The Director of National Intelligence admitted last Friday that the National Security Agency (NSA) has violated the Constitution’s prohibition of unreasonable searches and seizures.
A letter released by his office late last Friday says that:
on at least one occasion the Foreign Intelligence Surveillance Court held that some collection carried out pursuant to the Section 702 minimization procedures used by the government was unreasonable under the Fourth Amendment.
“One occasion” isn’t talking about a single wiretapped phone conversation, by the way. The New York Times noted back in 2009 that:
The N.S.A. is believed to have gone beyond legal boundaries designed to protect Americans in about 8 to 10 separate court orders issued by the Foreign Intelligence Surveillance Court, according to three intelligence officials who spoke anonymously because disclosing such information is illegal. Because each court order could single out hundreds or even thousands of phone numbers or e-mail addresses, the number of individual communications that were improperly collected could number in the millions, officials said.
In November, 2001, the National Security Agency (NSA) began illegal, warrantless wiretaps of Americans’ phone calls and emails. In 2008, Congress amended the Foreign Intelligence Surveillance Act (FISA) to approve the warrantless wiretaps.
But there’s still that pesky old Fourth Amendment prohibition of warrantless searches.
According to the ACLU, the NSA currently intercepts and stores 1.7 billion of our emails, phone conversations, texts and other electronic communications.
As a candidate, Barack Obama said FISA was flawed. He promised to push to amend it if elected. As President, his Administration has held passage and extension of FISA a top priority.
Sen. Ron Wyden (D-OR) has been saying for months that the NSA is spying on us in ways that would alarm us, if we but knew. But he can’t tell us any more, he says, because the details are all classified.
The Cato Institute’s Julian Sanchez specializes in the intersection of privacy, technology and politics. His best guess as to what’s happening? The NSA is collecting and saving vast amounts of private data. But they’re postponing questions about whether or not it’s constitutional until they want to search their database.
Sanchez told The Atlantic recently:
This is a huge departure from what has traditionally been understood to be constitutionally permitted. We do not normally allow the government to indiscriminately make copies of everyone’s private correspondence, so long as they promise not to read it without a warrant: The copying itself is supposed to require a warrant, except in extraordinary circumstances. It appears almost certain that a very different rule is in effect now, at least for the NSA.
It cannot be overemphasized how dangerous such a change would be. Traditionally, a citizen’s right to private communication was either respected or violated at the time it occurred: Your rights would be violated in realtime [sic], or not at all, and even in the lawless era of J. Edgar Hoover, only so many citizens could be spied on at once.

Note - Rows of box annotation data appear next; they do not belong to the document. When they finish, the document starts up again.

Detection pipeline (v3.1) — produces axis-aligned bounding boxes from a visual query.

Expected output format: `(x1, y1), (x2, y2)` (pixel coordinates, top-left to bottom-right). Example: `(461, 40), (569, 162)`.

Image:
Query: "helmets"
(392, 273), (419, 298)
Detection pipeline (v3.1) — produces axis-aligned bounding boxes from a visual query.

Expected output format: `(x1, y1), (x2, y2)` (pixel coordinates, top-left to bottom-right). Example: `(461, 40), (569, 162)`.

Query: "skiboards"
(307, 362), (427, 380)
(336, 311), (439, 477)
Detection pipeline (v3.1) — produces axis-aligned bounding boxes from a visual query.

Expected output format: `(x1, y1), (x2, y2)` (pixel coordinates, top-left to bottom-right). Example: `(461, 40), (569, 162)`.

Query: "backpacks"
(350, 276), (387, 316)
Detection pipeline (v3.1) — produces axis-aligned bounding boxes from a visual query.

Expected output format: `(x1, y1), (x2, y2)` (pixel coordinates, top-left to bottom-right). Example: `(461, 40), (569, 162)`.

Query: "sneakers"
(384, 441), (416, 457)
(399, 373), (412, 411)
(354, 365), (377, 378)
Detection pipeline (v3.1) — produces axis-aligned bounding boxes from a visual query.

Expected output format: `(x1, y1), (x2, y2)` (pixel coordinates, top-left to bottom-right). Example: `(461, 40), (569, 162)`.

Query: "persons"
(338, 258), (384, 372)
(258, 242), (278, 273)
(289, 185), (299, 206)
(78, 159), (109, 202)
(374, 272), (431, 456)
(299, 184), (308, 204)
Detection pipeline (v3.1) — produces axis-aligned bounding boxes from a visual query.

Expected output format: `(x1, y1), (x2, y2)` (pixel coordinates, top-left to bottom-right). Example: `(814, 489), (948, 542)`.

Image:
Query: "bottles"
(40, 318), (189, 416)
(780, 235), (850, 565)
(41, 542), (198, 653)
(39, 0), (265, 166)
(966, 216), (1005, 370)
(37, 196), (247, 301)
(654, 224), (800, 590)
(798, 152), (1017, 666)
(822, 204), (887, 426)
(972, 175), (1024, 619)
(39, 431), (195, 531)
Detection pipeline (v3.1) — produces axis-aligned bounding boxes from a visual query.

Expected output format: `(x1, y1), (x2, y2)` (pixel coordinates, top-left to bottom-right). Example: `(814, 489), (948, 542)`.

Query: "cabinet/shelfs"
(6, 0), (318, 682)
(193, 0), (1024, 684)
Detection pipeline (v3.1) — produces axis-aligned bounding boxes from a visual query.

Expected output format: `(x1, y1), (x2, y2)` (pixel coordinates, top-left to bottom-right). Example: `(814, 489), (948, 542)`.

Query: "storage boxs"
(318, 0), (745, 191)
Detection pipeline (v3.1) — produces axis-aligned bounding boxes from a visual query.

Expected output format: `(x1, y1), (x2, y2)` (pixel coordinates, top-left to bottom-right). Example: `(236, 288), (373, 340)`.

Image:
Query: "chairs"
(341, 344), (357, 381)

Under this new regime, the threat to our rights is perpetual. Even if this administration and the next are scrupulous about respecting civil liberties, even if every man and woman currently employed by the NSA is noble and pure of heart, the conversation you have today may well be there for the use or misuse of whoever holds power in ten years, or fifteen, or twenty. Will the incumbent president in 2032 resist the temptation to hunt for dirt in online chats from his opponent’s college years–showing greater restraint than so many past presidents? One must hope so–but better to design the rules of a free society so that such leaps of faith aren’t required.
On his first day in office, Pres. Obama promised “a new standard of openness.” Now we know–because they’ve told us!–that the feds are violating the Constitution. We just don’t know how, because they’re hiding behind the national security Cloak of Invisibility.
Here’s where the rubber meets the road, Mr. President. It’s time to honor Sen. Wyden’s requests. It’s time to shine light on the NSA’s warrantless wiretaps of American citizens. It’s way past time for that new standard of openness.